1 c. unsalted butter at room temperature
3/4 c. dark brown sugar
2 large eggs at room temperature
1 1/3 c. AP flout
1/2 tsp. baking powder
1/2 tsp. baking soda
1/4 tsp. salt
1/2 c. milk at room temperature
1 tsp. vanilla
1/4 tsp. nutmeg
Beat the butter for 30 seconds. Add the sugar and beat for an additional 3 minutes till fluffy. Add the eggs, one at a time and mix completely. In a separate bowl whisk together the dry ingredients. Measure out the milk and vanilla. Alternate adding the dry ingredients and then wet, about 1/4 at a time till all is incorporated. Fill each muffin paper 2/3 full. Bake at 350 degrees for 22 minutes. Toothpick will come out clean.
2. A simple Chocolate Ganache. I recommend semi-sweet since the caramel & coconut will be so sweet. This is used as a thin smear on top and then drizzled over the top for effect.
1 cup of heavy cream heated till it just starts to bubble and then poured over 8 oz. of bitter sweet chocolate chips. Still till smooth and then mix in 1 tsp. of vanilla. Let this cool and thicken before spreading over the top of the cupcake. Heat a small bit in the microwave (10 sec. bursts) and stir. Put the rest in a ziplock bag and cut off the very tip for drizzling.
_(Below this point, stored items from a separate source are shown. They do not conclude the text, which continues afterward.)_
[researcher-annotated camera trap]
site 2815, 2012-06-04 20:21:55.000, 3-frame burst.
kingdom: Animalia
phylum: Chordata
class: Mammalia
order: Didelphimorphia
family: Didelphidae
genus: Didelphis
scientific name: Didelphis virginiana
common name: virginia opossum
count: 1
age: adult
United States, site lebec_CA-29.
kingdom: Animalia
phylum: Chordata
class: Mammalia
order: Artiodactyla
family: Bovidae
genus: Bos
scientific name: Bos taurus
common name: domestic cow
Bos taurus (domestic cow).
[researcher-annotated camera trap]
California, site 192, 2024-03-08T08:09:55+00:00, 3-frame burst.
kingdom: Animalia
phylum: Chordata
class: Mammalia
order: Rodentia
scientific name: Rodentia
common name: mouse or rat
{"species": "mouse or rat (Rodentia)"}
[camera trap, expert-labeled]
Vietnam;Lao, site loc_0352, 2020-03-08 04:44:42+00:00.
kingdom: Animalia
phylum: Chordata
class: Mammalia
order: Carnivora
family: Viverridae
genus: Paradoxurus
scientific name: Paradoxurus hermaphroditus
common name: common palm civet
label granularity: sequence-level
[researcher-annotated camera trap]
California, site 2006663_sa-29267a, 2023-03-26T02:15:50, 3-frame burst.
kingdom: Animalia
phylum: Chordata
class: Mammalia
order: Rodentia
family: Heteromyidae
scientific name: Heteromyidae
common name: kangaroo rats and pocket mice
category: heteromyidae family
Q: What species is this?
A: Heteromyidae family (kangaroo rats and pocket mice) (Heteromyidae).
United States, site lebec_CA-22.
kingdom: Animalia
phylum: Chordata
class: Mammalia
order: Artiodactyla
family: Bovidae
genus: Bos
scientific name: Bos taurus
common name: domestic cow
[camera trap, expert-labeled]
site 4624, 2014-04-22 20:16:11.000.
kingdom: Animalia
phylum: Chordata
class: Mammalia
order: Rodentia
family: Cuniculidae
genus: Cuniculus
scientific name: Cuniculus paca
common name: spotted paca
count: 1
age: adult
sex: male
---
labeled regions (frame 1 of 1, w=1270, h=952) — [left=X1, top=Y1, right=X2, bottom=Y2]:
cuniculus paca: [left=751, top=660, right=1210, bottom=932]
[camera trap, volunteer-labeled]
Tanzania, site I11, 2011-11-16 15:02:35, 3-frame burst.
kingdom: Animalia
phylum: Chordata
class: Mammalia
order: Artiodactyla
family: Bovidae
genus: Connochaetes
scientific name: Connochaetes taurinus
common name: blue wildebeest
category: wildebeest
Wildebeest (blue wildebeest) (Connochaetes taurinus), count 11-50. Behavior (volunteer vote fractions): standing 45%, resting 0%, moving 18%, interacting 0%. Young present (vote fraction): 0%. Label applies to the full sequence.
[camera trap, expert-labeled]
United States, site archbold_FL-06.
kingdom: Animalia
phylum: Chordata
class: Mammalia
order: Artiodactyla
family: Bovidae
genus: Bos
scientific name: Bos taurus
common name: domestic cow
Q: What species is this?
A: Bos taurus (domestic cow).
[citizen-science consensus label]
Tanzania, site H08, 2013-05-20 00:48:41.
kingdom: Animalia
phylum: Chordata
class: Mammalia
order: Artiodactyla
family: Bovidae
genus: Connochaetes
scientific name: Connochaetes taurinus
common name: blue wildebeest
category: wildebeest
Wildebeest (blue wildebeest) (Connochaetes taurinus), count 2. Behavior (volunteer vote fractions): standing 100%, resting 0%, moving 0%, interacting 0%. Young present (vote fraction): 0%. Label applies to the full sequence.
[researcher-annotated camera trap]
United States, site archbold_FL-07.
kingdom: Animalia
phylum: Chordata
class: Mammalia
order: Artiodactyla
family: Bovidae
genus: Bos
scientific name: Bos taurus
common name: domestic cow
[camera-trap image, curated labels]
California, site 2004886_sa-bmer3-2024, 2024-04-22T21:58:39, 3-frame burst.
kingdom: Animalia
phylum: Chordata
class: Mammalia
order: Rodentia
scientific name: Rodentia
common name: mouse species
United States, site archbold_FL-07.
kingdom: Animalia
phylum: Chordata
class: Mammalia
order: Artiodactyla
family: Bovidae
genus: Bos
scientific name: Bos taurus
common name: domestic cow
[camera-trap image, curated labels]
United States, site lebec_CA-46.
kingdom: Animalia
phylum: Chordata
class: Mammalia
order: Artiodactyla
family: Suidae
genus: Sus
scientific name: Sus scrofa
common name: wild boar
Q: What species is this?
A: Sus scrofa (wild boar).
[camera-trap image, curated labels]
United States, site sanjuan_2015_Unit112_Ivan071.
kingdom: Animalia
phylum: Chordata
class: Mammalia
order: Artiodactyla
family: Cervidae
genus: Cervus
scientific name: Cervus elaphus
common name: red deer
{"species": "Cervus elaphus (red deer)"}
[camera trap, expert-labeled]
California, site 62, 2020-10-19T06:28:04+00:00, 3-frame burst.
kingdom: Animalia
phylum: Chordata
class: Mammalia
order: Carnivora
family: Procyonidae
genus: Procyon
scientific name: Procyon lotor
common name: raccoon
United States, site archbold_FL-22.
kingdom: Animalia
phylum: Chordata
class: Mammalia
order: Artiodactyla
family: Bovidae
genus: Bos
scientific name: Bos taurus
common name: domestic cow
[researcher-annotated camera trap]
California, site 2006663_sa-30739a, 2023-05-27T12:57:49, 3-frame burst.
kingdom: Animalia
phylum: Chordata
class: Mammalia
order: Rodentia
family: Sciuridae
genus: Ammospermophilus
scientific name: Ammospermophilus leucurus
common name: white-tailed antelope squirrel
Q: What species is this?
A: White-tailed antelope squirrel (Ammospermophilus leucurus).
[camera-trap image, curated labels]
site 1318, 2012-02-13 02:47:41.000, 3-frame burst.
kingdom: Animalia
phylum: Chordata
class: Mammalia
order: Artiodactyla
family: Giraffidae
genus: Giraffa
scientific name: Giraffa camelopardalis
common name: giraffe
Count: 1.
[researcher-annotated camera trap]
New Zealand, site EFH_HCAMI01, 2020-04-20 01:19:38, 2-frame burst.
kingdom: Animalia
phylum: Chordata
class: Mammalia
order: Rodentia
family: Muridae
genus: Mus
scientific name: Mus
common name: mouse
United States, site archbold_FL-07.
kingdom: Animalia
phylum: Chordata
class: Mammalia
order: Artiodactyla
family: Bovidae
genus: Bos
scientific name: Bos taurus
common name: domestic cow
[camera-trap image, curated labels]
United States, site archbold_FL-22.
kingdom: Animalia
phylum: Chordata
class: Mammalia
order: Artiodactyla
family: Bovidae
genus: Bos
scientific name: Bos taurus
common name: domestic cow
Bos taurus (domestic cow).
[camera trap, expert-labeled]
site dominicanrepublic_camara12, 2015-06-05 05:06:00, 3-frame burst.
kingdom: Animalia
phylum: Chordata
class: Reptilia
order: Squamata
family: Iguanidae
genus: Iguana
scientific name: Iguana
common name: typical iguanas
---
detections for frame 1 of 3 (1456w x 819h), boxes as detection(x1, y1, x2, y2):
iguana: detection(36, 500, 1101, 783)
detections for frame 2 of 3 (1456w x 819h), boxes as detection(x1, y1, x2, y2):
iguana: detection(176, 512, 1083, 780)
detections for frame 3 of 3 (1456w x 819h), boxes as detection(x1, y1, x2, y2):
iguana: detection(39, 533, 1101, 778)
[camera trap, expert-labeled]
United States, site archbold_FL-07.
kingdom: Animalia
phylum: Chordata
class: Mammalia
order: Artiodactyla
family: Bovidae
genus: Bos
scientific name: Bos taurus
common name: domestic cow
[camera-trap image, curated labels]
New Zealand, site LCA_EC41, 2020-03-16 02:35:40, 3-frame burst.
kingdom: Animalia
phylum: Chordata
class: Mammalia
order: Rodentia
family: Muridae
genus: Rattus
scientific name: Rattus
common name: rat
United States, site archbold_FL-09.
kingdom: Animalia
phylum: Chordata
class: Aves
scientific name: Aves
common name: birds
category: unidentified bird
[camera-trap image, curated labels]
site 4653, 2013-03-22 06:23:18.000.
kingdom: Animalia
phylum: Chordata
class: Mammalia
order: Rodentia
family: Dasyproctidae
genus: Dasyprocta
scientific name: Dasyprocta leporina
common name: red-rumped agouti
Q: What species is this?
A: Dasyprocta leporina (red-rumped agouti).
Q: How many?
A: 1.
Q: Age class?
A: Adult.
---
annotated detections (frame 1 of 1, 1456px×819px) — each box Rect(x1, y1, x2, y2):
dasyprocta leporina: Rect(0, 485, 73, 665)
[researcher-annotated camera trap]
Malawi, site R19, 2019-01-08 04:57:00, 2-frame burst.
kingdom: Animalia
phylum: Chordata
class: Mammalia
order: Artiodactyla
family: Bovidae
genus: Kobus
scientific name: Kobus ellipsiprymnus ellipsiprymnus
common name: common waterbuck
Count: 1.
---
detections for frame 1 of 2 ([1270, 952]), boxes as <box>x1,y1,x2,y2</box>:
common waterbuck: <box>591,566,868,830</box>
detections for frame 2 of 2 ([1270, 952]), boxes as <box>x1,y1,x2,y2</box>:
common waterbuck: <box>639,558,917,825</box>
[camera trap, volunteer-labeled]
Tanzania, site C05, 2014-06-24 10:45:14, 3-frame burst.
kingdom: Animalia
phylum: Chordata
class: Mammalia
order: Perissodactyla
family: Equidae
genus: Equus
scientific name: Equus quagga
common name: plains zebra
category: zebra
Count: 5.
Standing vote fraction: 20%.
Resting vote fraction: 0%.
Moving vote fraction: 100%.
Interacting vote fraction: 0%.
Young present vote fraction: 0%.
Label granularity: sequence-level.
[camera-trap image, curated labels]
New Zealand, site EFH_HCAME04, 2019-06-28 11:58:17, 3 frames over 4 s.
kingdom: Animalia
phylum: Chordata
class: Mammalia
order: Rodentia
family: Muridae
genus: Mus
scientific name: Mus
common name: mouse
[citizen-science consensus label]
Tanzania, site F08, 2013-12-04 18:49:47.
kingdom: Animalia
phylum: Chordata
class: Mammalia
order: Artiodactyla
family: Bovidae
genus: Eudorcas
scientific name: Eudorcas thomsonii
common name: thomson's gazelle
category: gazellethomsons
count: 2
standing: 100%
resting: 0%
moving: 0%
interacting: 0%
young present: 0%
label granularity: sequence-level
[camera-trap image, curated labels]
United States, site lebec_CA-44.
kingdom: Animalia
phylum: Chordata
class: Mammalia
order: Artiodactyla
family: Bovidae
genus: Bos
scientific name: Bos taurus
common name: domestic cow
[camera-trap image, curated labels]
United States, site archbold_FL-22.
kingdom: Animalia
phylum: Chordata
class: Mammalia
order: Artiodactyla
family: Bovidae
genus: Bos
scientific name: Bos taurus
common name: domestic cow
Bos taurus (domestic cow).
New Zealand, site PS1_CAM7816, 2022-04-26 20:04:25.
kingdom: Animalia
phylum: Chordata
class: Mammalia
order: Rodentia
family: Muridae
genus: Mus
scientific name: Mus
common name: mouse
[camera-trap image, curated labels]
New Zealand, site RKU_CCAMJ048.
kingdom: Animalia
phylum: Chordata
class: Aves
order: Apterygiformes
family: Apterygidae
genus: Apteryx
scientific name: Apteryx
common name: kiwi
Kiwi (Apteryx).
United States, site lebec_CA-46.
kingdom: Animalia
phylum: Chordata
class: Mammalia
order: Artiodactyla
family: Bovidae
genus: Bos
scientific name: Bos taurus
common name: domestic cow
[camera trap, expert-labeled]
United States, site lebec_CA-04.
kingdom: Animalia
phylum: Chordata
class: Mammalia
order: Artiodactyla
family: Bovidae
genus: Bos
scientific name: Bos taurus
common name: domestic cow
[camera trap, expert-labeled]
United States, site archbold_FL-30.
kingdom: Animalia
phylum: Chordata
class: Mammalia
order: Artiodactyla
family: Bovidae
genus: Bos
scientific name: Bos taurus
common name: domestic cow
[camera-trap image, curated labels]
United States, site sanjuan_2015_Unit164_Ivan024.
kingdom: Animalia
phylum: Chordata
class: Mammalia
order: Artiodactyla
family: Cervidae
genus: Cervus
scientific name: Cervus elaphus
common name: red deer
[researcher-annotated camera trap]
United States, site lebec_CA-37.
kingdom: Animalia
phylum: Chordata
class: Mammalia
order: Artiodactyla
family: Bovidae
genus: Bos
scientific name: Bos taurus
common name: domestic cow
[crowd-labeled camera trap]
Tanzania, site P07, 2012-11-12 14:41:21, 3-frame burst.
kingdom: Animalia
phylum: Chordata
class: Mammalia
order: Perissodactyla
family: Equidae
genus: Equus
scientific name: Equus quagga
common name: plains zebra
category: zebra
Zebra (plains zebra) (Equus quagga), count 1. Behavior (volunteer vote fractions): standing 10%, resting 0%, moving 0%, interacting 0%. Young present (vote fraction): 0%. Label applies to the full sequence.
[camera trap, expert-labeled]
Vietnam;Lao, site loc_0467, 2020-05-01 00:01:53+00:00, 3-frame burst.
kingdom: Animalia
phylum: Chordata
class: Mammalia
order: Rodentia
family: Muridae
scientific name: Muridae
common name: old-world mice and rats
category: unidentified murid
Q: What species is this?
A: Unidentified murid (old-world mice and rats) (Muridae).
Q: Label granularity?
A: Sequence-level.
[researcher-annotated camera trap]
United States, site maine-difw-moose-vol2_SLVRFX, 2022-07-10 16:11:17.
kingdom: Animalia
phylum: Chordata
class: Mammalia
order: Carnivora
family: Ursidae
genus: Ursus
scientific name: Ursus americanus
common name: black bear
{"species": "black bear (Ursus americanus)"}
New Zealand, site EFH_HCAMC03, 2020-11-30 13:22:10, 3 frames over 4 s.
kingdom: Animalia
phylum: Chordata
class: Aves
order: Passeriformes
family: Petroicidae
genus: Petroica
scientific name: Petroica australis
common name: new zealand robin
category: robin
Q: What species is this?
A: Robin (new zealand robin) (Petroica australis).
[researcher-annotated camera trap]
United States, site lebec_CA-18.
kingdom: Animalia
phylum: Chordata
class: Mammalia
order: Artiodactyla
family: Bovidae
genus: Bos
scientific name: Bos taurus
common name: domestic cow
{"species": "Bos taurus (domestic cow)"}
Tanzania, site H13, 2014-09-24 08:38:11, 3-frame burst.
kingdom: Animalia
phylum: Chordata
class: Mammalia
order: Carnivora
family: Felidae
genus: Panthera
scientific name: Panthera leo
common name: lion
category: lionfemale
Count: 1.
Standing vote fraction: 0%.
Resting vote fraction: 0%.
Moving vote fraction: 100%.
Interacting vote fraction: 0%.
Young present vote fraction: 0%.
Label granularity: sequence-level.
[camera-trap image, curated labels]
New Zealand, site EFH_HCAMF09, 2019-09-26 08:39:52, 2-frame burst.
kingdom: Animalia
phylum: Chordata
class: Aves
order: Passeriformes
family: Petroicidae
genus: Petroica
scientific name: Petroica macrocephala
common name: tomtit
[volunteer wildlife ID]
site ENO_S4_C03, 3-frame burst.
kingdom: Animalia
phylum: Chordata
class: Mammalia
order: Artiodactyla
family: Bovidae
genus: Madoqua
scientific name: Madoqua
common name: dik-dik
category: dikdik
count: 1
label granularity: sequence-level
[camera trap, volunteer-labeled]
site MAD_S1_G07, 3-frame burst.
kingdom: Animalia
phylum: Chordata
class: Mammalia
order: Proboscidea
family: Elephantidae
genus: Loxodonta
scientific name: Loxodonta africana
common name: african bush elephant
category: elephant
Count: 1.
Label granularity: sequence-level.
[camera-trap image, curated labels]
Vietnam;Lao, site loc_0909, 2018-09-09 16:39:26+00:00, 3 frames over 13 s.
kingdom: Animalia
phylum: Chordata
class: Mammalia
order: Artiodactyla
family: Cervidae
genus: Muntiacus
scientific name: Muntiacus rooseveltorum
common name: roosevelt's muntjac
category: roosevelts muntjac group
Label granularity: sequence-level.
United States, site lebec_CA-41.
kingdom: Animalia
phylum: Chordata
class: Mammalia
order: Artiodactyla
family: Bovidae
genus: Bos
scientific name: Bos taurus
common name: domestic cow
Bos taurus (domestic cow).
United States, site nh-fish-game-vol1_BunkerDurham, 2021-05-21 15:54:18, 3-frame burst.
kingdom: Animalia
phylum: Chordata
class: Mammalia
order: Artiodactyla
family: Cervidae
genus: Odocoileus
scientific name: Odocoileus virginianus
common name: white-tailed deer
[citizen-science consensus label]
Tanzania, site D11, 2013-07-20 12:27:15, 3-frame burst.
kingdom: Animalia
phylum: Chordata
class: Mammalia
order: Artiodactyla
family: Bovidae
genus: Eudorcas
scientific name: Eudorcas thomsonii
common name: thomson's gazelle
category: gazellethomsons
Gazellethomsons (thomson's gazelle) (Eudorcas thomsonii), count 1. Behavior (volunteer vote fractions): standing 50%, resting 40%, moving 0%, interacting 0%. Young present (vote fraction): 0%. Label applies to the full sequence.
3. Homemade Caramel Sauce. A tsp. or two is used to fill the cupcake as well as drizzle on top with the chocolate. Let it cool so it is still plyable, but will not just soak into your cupcake.
4. Coconut topping. I used the recipe, again from chockylit, but added another cup of plain coconut to it because it was too thin for me. I would suggest keeping a full cup of toasted coconut for assembly to sprinkle on top.
10 oz. evaporated milk
1 1/3 c. sugar
1/2 cup (1 stick) butter
3 c. sweetened shredded coconut (toasted) and 1 c. plain coconut
Toast the coconut at 350 degrees in the oven. In a small saucepan add the eggs and whisk them up. Add the evaporated milk, sugar and butter to warm up over medium heat. Keep stirring till it starts to bubble. Put it through a sieve to sift out any lumps.
Add 2 cups of the the toasted coconut and the untoasted also. Let it cool.
Take a handful of coconut topping in your hand. Roll it like a snake between your palms. Form it into a ring to put on top of each cupcake. Sprinkle a little of your reserved coconut on top of each ring. Then with your warmed up ganache and caramel in Ziplock baggies or with size 1-3 tips, pipe stripes over your "cookies".
These babies are calorie laden, so they are great to share with friends.